L’intrigue est pourtant digne d’un mélodrame américain contemporain, apte à faire saliver d’émotion facile le moindre Barry Levinson venu, ou un Robert Zemeckis pressé de tirer les grosses ficelles dramaturgiques de ce miracle inattendu. Mais le dénommé Yoshii Yutaka n’est ni Rain Man ni Forrest Gump. Dans un hôpital où les urgences agitent très banalement les couloirs, il se réveille d’un sommeil long comme une jeunesse volée. Et commence par tomber de son lit sous le regard d’une infirmière qui n’en revient pas. Plus dure est la chute. Mais Yoshii n’est quand même pas très sûr de ce qui lui arrive, de ce qui lui est arrivé, de ce qui pourrait lui arriver, maintenant qu’il s’est réveillé, qu’il commence « une nouvelle vie ». Quand il s’est fait renverser par une voiture, il avait 14 ans, des parents, une soeur, des copains, une maison. Que s’est-il passé ? Le monde n’est pas comme il s’en souvient : l’URSS n’existe plus, Mike Tyson est devenu champion du monde des poids lourds. L’automobiliste responsable de l’accident lui donne de l’argent, et lui reproche de l’avoir fait culpabiliser : « Tu n’es pas le seul à avoir perdu dix ans. » Très vite, car Kurosawa n’est pas du genre à insister, un raccord lui suffit, Yoshii se met à gambader, il est prêt à rentrer chez lui. Un ami de son père l’y ramène à grands coups de pied au cul.
Dans cette introduction, Kiyoshi Kurosawa s’est surtout soucié d’éviter tout ce qu’il déteste : le pathos, l’attendu, la psychologie du revenant, le sensualisme lié à la redécouverte du goût de la vie, le côté « un adolescent se retrouve soudain dans un corps d’adulte ».
Chez lui, le personnage n’est saisi que dans sa mise en rapport, aux autres, au monde, et se passe fort bien des signes extérieurs d’intériorité et du sur-jeu « romanesque » qui les accompagne trop souvent. Comme ses successeurs de Vaine illusion (le tout dernier film du prolifique Kurosawa, qui sortira bientôt), Yoshii a tendance à flotter. Mais lui ne cède pas à la tentation de se dissoudre, de se fondre littéralement dans le décor, de se transformer en passe-muraille, puisque c’est déjà fait, puisqu’il a déjà subi cette expérience du néant, pendant dix ans. Il lui faut saisir le monde, l’éprouver avec son corps, pour tenter de se persuader de sa propre résurrection. Pour reprendre ce qu’écrivait Serge Daney à propos de Nuages flottants de Naruse, « Le monde parfois nous manque. (…) C’est le monde qui se dérobe, c’est sa teneur en « réel » qui baisse subrepticement.
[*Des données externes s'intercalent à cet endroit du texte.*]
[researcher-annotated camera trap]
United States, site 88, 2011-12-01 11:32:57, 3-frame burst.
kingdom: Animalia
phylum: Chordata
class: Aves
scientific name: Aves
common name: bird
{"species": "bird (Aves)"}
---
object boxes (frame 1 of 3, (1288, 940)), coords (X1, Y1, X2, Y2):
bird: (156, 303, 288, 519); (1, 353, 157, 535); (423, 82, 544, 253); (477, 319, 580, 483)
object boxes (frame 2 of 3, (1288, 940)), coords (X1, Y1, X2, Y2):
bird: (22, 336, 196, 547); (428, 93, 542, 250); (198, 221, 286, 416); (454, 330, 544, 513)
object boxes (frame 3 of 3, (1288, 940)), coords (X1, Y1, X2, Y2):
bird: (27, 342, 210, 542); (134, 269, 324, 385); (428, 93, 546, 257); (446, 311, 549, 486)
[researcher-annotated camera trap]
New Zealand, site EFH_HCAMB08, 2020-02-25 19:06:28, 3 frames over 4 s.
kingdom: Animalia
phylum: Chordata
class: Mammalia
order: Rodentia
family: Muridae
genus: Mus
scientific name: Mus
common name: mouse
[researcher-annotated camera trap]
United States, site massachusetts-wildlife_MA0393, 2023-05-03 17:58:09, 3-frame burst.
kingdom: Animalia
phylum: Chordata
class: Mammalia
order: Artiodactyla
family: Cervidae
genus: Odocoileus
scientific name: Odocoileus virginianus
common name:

Les individus, eux, endurent. Ce sont eux les nuages et ils ne crèvent pas comme ça. »
Dans License to live, le nuage Yoshii flotte au-dessus d’un lieu des plus étranges, entre routes et zones, une baraque où on élève les carpes en bassin pour des pêcheurs à la ligne d’un genre un peu particulier. Au milieu du terre-plein devant la maison trône un amas de détritus. Yoshii ne peut se reconnaître dans ce décor sordide. Alors, comme un héros de western classique spolié par de vils spéculateurs sans foi ni loi, il entreprend de restaurer le lieu de sa jeunesse, et entend rebâtir à l’identique le ranch-hôtel dont il se souvient, poneys et milk-bar compris. Afin de combler autant que faire se peut l’irréductible décalage entre lui et le monde, afin de s’arrimer quelque part pour repartir du bon pied.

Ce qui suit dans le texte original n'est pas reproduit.